- [Short problem]
Starting at the line that contains "With respect to" and continuing through the end of the records, rewrite those lines, switching "viewer" to "observer" and leaving everything else unchanged.

- [Scene question records]
start

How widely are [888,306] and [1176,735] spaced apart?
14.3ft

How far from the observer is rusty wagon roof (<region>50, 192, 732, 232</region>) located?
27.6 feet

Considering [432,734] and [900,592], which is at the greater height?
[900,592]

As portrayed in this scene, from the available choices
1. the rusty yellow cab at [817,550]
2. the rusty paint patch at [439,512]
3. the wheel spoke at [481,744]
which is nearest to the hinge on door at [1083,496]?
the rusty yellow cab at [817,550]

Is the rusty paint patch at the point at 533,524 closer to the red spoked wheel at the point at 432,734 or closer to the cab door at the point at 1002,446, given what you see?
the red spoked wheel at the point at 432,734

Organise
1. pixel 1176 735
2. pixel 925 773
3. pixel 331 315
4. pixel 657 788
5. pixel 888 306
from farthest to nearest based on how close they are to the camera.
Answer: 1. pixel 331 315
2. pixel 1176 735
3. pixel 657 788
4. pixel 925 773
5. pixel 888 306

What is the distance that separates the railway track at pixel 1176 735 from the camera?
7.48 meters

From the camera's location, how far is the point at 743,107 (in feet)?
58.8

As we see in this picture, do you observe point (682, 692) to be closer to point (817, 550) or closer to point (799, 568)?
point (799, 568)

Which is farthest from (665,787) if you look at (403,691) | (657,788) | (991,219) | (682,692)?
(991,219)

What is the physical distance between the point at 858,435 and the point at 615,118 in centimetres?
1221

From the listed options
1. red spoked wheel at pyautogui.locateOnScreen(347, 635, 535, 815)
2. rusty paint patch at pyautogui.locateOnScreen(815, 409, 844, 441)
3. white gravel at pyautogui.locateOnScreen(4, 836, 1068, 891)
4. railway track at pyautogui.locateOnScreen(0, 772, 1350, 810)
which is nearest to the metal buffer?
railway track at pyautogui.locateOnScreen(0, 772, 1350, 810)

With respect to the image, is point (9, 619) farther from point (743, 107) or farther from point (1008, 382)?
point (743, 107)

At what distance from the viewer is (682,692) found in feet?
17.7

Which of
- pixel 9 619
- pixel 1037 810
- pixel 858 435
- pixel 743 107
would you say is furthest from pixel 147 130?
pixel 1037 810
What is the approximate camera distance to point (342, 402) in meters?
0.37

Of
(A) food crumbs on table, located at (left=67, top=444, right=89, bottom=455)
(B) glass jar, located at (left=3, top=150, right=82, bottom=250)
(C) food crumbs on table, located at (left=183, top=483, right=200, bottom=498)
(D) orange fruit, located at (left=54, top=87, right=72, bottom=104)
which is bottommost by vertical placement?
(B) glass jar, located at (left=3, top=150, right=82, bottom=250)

end

- [In response]
With respect to the image, is point (9, 619) farther from point (743, 107) or farther from point (1008, 382)?
point (743, 107)

At what distance from the observer is (682,692) found in feet?
17.7

Which of
- pixel 9 619
- pixel 1037 810
- pixel 858 435
- pixel 743 107
would you say is furthest from pixel 147 130?
pixel 1037 810
What is the approximate camera distance to point (342, 402) in meters?
0.37

Of
(A) food crumbs on table, located at (left=67, top=444, right=89, bottom=455)
(B) glass jar, located at (left=3, top=150, right=82, bottom=250)
(C) food crumbs on table, located at (left=183, top=483, right=200, bottom=498)
(D) orange fruit, located at (left=54, top=87, right=72, bottom=104)
which is bottommost by vertical placement?
(B) glass jar, located at (left=3, top=150, right=82, bottom=250)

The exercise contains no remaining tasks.